People of the Longhouse(80)
On the other hand, maybe he’d given it to her so that she could take it to the human False Face in the Sky World and set him on his journey, fulfilling prophecy.
Koracoo knelt at the base of the oak and wondered.
Thirty-two
Dim bluish light filtered through gaps in the ramada’s roof and landed like a finely woven scarf across Gonda’s face. He rolled uncomfortably to his side and struggled to get back to sleep. Sometime during the night, Sindak and Towa had rolled closer to him, pinning him in. He could barely stretch his legs out. Worse, the constant low drone of the wind slashed through his dreams, becoming Tawi’s voice every time he drifted off.
After an eternity of restless shifting, he finally rolled to his hands and knees and crawled over near the tree trunk, where he stretched out in the soft sweet-smelling birch leaves and closed his eyes again.
Sweat drenched his face; it rolled down his neck to soak the collar of his hide shirt. He wiped his forehead on his sleeve and stared blankly at the patchwork patterns of light that decorated his closed eyelids. Weariness clung to his shoulders like a granite cape.
Gonda! Tawi screamed.
“Stop it,” he whispered. “Stop dreaming. You can’t change it.”
Moments later, he felt himself sinking deeper into sleep. His breathing melted into soothing rhythms. The sounds of the wind faded.
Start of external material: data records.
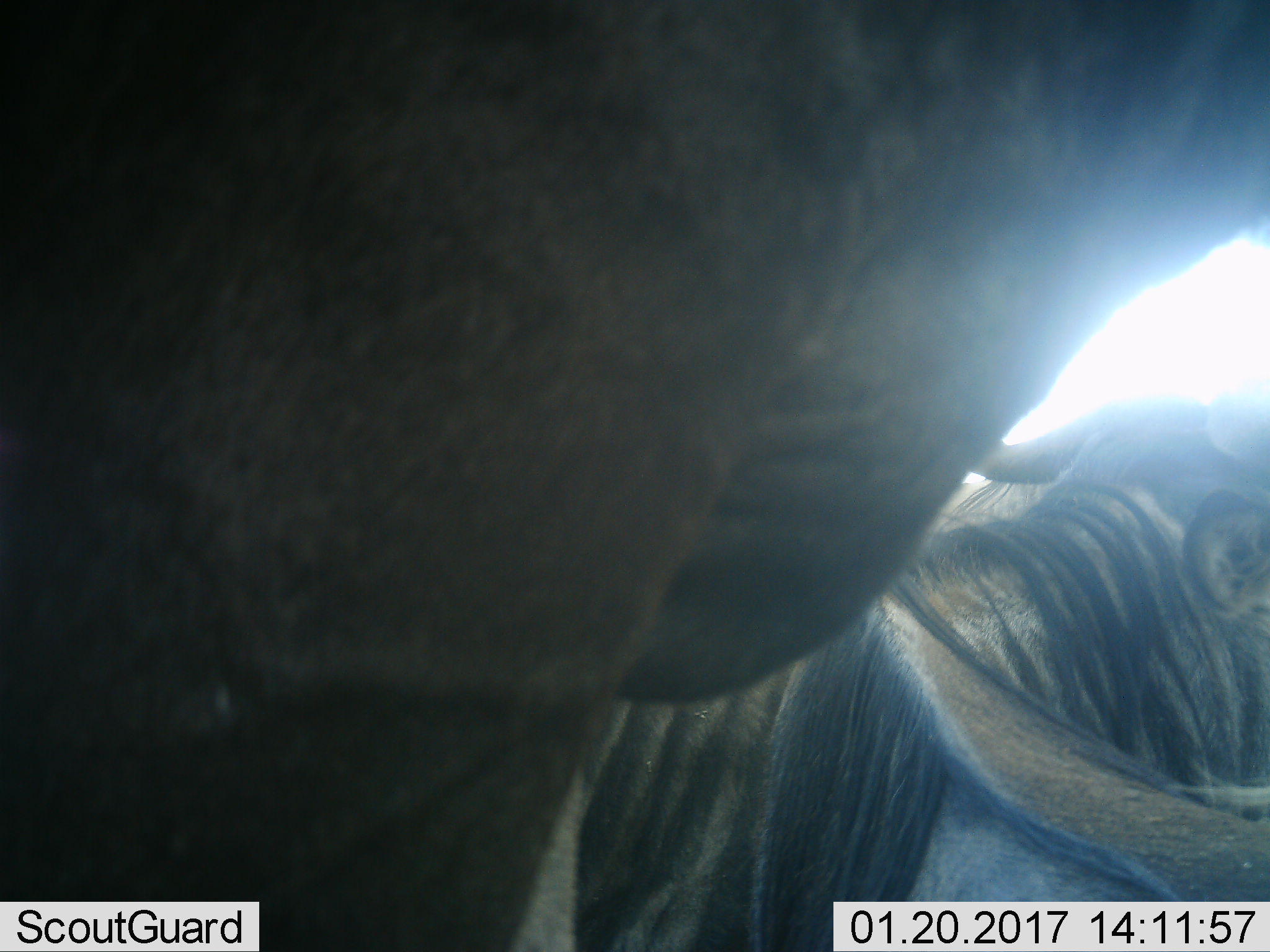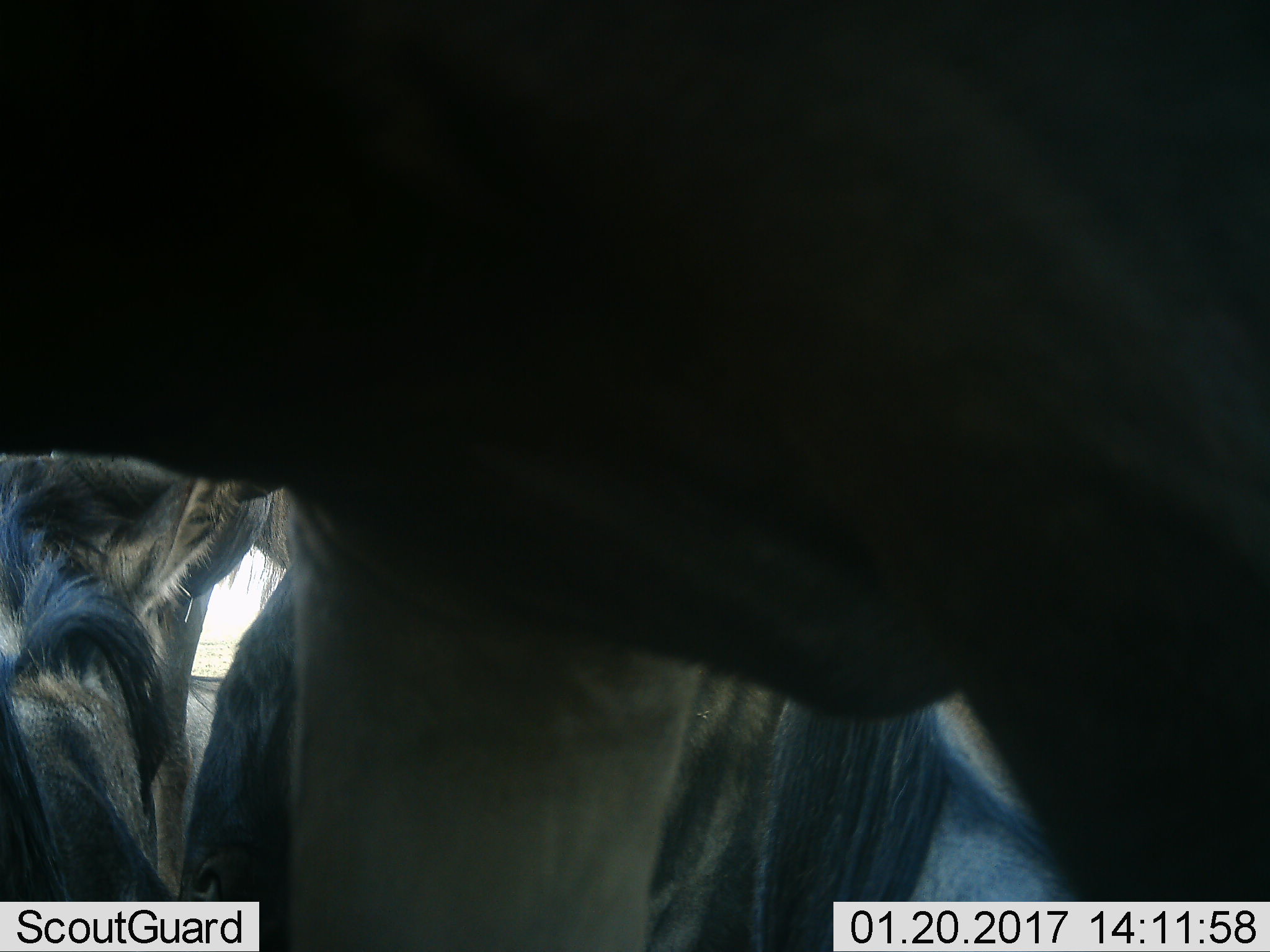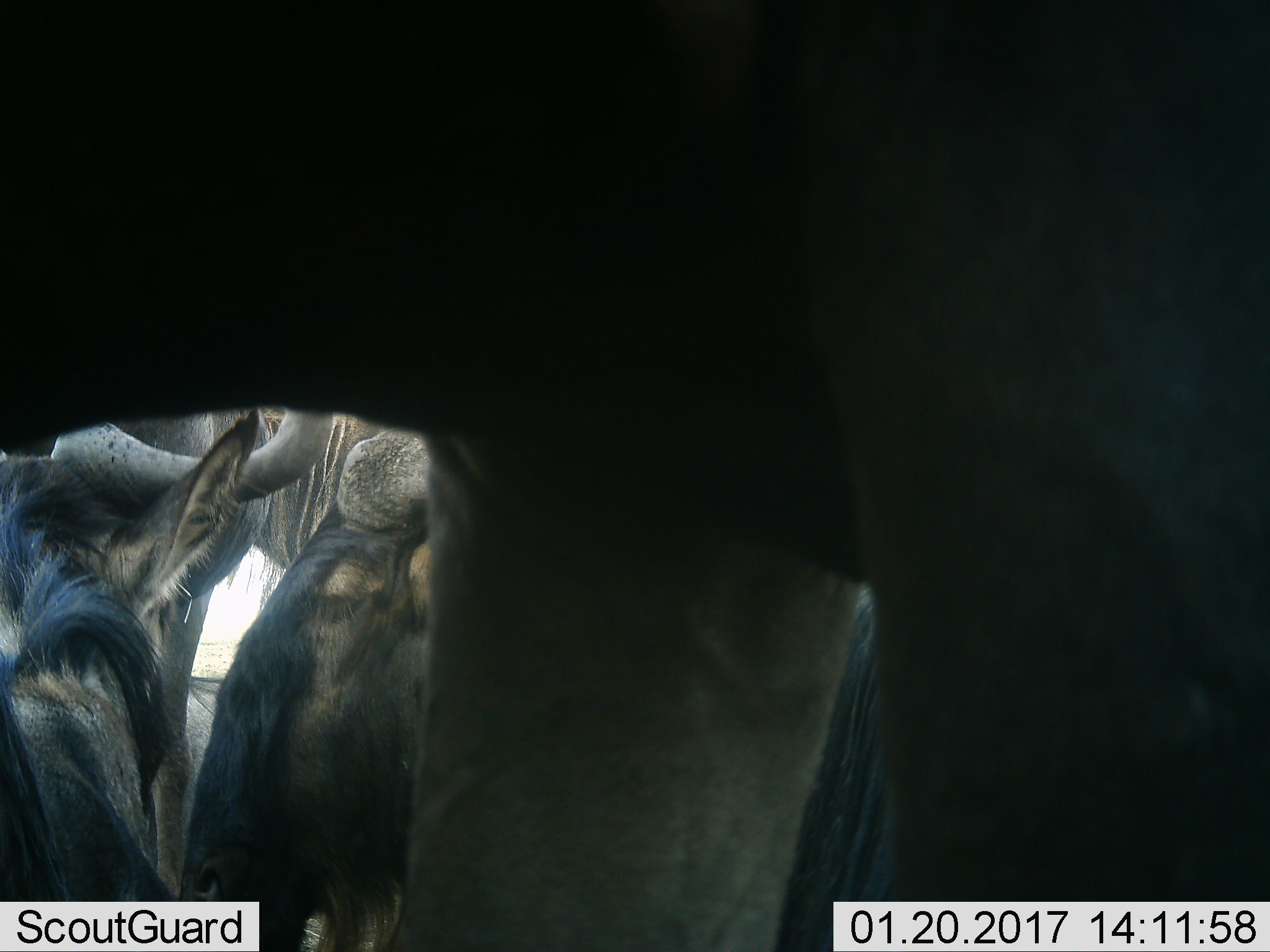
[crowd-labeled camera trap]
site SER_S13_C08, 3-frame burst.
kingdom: Animalia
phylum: Chordata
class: Mammalia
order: Artiodactyla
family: Bovidae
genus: Connochaetes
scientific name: Connochaetes taurinus taurinus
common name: blue wildebeest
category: wildebeestblue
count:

Darkness smothered the light … .
And the snow fell around him in huge wet flakes. “Where, Tawi?”
“Over there!” Her voice wavered in the icy gusts that lanced Yellowtail Village. Tawi pointed. “Near the giant oaks!”
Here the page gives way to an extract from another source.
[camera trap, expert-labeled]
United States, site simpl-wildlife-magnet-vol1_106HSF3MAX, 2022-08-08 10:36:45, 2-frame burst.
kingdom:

Tawi looked so much like her sister, Koracoo, that sometimes it stopped Gonda in his tracks. She was beautiful, with an oval face and large dark eyes. Though tonight, fear twisted her features.
Gonda ran along the palisade catwalk, confidently slapping warriors on the shoulders as he passed, trying to get closer to the place Tawi swore she had seen movement in the forest. She ran behind him, her moccasins patting softly on the wood.
Warriors had been coming to him for over a hand of time, whispering that they’d seen movement out in the trees, reporting vast numbers of enemy warriors sneaking through the darkness. But there’d been no attack. No warriors had materialized. Everyone was so terrified, he wasn’t sure who or what to believe.
“When will Koracoo be back?” Tawi asked as they continued along the catwalk. “I thought she was supposed to be here before dusk.”
“She was. I’m worried about her.”
Gonda was more than worried. He was terrified that something had happened. Had she met the full force of the enemy out there? Was she even now fighting a desperate retreating action, trying to get back to the safety of Yellowtail Village? Or worse? He longed to dispatch a war party to go look for her, but she had ordered him to keep all of his three hundred warriors inside the palisade until she returned. It seemed foolish. If he could just send out five or six scouts, they might be able to bring him enough information about the enemy’s strength that he could prepare for the attack he felt sure was coming.
But he would not disobey her orders. He never had.
Besides, she’d dispatched two scouts at dawn. Neither had returned.
Tawi grabbed his shoulder hard. “Right there. See?”
She pointed, and Gonda stared out into the darkness.
“There, Gonda! In the center of the oaks.”
Gonda pulled an arrow from his quiver and nocked his bow while he scanned the trees. “Tawi, all I see is falling snow and branches blowing in the wind. What did you think you saw?”
“It wasn’t just me, Gonda. Four of us were standing here when we saw flashes in the oaks.”
“Flashes?”
“Yes, like chert arrow points winking. Or maybe shell beads.”
Gonda squinted at the oaks again. On occasion, as a limb flailed, the old autumn leaves flashed silver in the starlight that penetrated the clouds.
“There’s something out there, Gonda! I swear it.”
“I believe you, Tawi. I just don’t see it.” He turned and looked out at Yellowtail Village. Three longhouses encircled the plaza, one for each clan: Turtle, Bear, and Wolf. Unlike the Hills or Flint Peoples, they had small longhouses, barely two hundred hands long, but each stood over thirty hands tall. The elm-bark walls looked shaggy in the snow. The plaza was dark and empty, but the firelight seeping between gaps in the longhouse walls cast a pale amber glow over the forty-hand-tall palisade of upright pine poles. There was only way into the village—the massive front gates. He’d stationed fifty warriors inside to guard the gates. The rest of his warriors were on the catwalk, staring out at the darkness. He could hear them hissing to each other, and the fear in their voices made his stomach muscles knot. “Is the village prepared?”